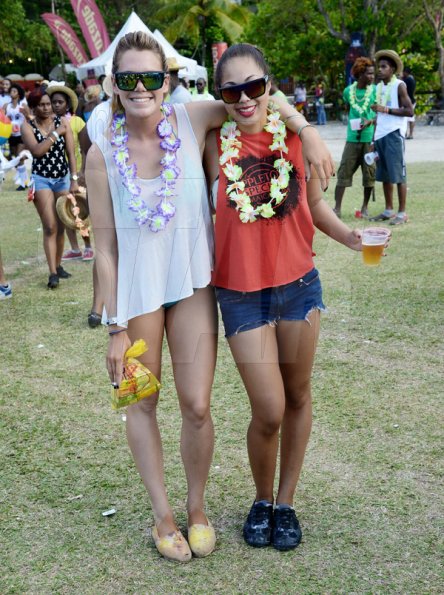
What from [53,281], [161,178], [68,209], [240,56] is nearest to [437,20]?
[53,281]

☆ ☆ ☆

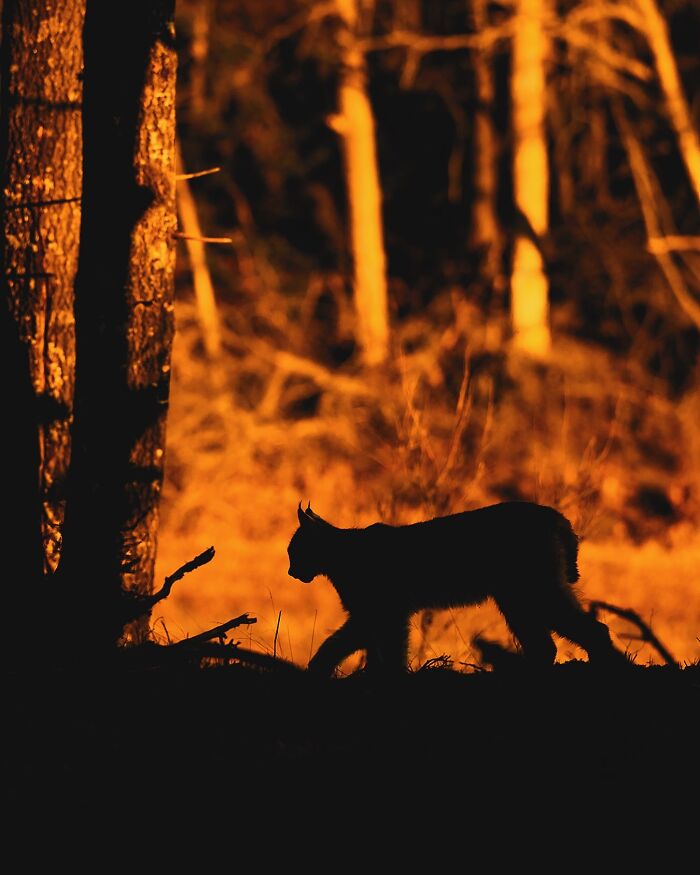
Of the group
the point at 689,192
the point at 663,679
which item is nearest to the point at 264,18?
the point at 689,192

☆ ☆ ☆

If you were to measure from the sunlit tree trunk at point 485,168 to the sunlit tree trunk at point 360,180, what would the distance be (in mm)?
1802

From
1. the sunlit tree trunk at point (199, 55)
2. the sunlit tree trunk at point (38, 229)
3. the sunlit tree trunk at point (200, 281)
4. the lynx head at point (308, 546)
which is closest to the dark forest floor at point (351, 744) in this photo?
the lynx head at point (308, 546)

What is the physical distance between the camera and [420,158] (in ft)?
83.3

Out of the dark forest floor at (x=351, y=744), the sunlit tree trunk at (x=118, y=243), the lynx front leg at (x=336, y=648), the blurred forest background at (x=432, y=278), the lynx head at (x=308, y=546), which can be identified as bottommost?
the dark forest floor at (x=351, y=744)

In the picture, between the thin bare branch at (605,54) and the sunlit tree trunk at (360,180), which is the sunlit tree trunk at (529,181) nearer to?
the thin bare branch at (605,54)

☆ ☆ ☆

▸ **What is needed**
Count how many of the lines above contain the word "thin", and reply with the number alone.

▸ **Result of this task**
2